# Aim:
Please report each line in the material below that contains the word "scene".

[Spatial question records]
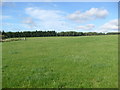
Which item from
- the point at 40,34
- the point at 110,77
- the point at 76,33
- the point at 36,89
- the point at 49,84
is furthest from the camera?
the point at 76,33

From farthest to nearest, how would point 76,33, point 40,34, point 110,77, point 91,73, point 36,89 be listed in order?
point 76,33, point 40,34, point 91,73, point 110,77, point 36,89

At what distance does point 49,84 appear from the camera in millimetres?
7777

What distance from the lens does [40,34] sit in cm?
14300

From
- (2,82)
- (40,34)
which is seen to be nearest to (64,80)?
(2,82)

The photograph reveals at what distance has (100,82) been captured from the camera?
318 inches

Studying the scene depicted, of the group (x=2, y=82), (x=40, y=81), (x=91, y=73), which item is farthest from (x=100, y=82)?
(x=2, y=82)

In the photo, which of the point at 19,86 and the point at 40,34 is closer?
the point at 19,86

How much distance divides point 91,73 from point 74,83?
2.36 metres

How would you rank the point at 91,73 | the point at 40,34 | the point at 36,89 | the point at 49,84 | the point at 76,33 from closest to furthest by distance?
the point at 36,89
the point at 49,84
the point at 91,73
the point at 40,34
the point at 76,33

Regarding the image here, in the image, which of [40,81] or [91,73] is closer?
[40,81]

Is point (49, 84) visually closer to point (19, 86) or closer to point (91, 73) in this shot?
point (19, 86)

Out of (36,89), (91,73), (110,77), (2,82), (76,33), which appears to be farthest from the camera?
(76,33)

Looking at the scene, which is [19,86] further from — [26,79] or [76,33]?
[76,33]

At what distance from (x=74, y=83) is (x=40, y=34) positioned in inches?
5392
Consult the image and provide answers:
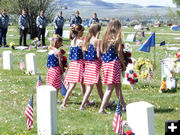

# Result of the exercise:
Studying the scene depicted, of the group (x=2, y=82), (x=40, y=81), (x=91, y=73), which item is farthest from (x=100, y=82)?
Looking at the scene, which is [19,86] further from — [26,79] or [76,33]?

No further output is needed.